En effet, la tomate canarienne arrive en tête des expéditions avec 62% des envois, suivie par le concombre. D’où les inquiétudes de cette filière régionale. L’entrée en service de la ligne maroco-britannique infligera des pertes considérables au secteur de la tomate de cette zone espagnole. Celui-ci bénéficie déjà d’une ribambelle d’aides pour affronter la nouvelle situation du marché britannique. Les opérateurs de cette région insulaire reçoivent par exemple des fonds européens pour «le transport des envois destinées au marché britannique», ou encore cette subvention dans le cadre du programme d’appui aux productions agricoles des Canaries. Sans oublier ce subside appelé “aide à la réadaptation aux marchés”. Hélas, ce n’est pas suffisant, jugent-ils pour faire face à la nouvelle donne. La filière espagnole devrait faire face à une série d’obstacles, après le Brexit. Dès avril, un registre exhaustif de l’origine animale et non-animale des produits, les produits alimentaires d’origine non-animale de haut risque doit être fournie pour accéder au territoire britannique.
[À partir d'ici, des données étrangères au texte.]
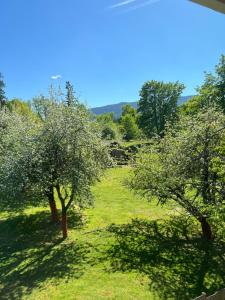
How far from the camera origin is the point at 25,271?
9.25 metres

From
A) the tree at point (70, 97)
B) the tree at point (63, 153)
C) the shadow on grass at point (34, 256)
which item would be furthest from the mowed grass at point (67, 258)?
the tree at point (70, 97)

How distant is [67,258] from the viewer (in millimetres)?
9953

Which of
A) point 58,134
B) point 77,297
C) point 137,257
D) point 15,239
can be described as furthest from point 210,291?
point 15,239

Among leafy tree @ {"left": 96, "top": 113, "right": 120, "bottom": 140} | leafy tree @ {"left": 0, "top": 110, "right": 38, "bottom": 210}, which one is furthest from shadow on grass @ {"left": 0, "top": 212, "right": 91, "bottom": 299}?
leafy tree @ {"left": 96, "top": 113, "right": 120, "bottom": 140}

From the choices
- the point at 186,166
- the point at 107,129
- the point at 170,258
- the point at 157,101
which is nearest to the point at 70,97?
the point at 186,166

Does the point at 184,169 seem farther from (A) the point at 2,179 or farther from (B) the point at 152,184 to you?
(A) the point at 2,179

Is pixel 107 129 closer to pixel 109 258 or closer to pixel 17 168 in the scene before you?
pixel 17 168

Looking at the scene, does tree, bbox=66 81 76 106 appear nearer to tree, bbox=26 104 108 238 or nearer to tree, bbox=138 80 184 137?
tree, bbox=26 104 108 238

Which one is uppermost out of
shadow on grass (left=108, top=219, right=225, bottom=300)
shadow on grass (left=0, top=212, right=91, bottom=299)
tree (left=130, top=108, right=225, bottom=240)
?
tree (left=130, top=108, right=225, bottom=240)

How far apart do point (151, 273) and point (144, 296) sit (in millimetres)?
1188

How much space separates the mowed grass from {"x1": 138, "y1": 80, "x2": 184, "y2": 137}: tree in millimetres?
34832

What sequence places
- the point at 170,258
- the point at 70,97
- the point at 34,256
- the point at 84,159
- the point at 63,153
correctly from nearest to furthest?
the point at 170,258 → the point at 34,256 → the point at 63,153 → the point at 84,159 → the point at 70,97

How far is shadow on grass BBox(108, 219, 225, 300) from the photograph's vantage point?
26.3 ft

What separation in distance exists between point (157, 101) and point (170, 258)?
4217cm
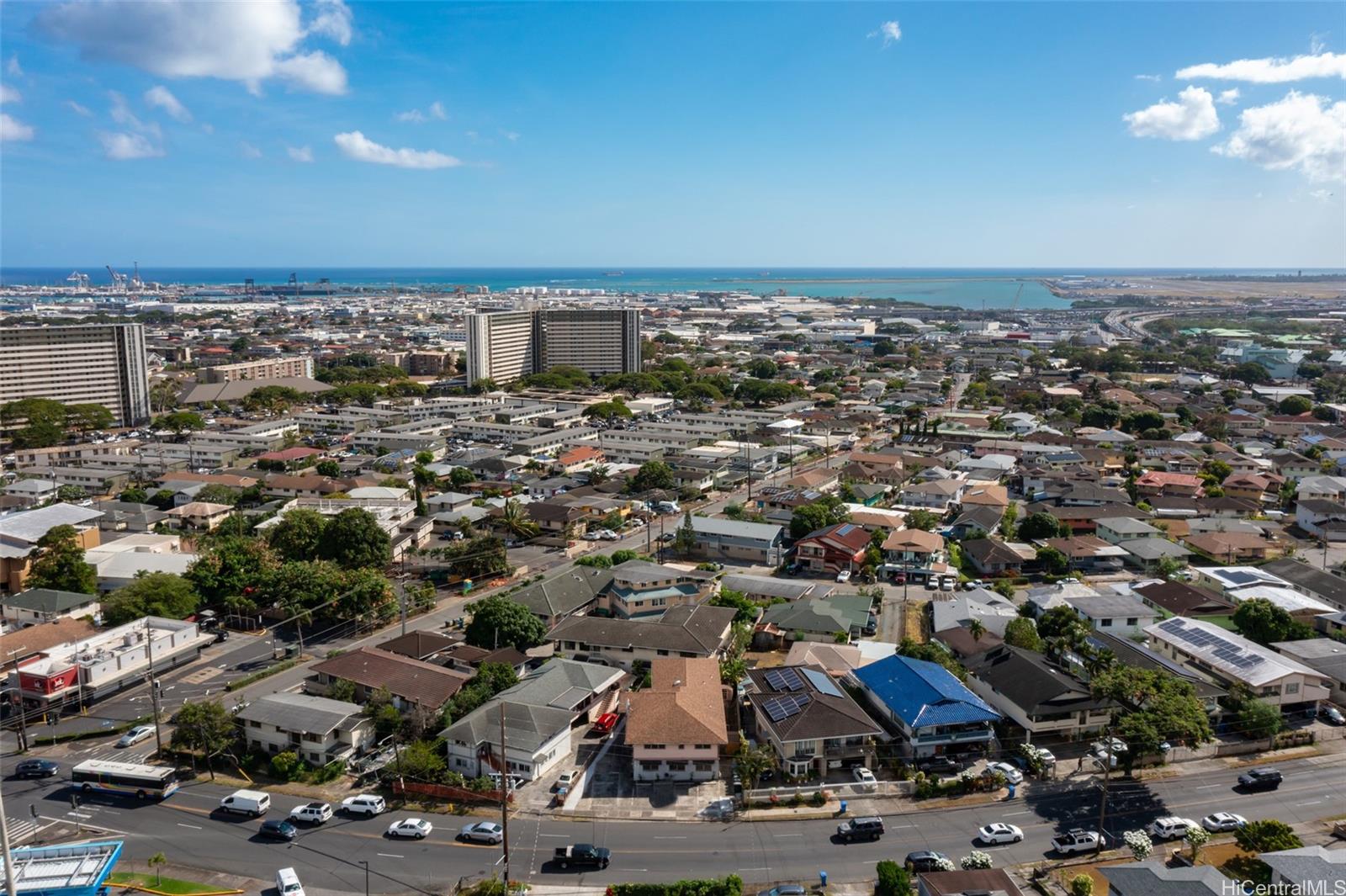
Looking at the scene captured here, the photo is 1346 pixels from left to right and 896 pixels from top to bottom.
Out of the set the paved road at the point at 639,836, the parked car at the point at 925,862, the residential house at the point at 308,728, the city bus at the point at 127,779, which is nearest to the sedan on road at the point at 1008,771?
the paved road at the point at 639,836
De même, à compte du 1er juillet et outre les contrôles phytosanitaires, les agriculteurs devraient passer à la caisse pour s’acquitter des droits de douane ainsi que l’entrée en vigueur de nouvelles procédures d’importation de produits d’origine animale. Donc, l’arrivée en trois jours des envois agricoles marocains est la grande hantise de la filière agricole espagnole. Celle-ci voit d’un mauvais œil ce nouveau service qui boostera à coup sûr le positionnement des expéditions agricoles du terroir sur le sol britannique, un marché plus que promoteur. Rien qu’en Andalousie, le principal concurrent du Maroc, les producteurs de cette région espagnole ont expédié, en 2020, des envois d’une valeur de 1.149 millions d’euros en hausse de 7%. Ce qui positionne le Royaume-Uni
comme la troisième destination des exportateurs agricoles andalous. En somme, cette nouvelle route, couplée aux nouvelles restrictions et la lourdeur des procédures douaniers devraient jouer en faveur des exportations marocaines de fruits et légumes.
D’ailleurs, les Britanniques, contrariés après le douloureux divorce avec le partenaire de jadis, cherchent à multiplier les marchés d’approvisionnement. Le Maroc se présente comme la plateforme idéale pour couper le cordon agricole avec l’Europe.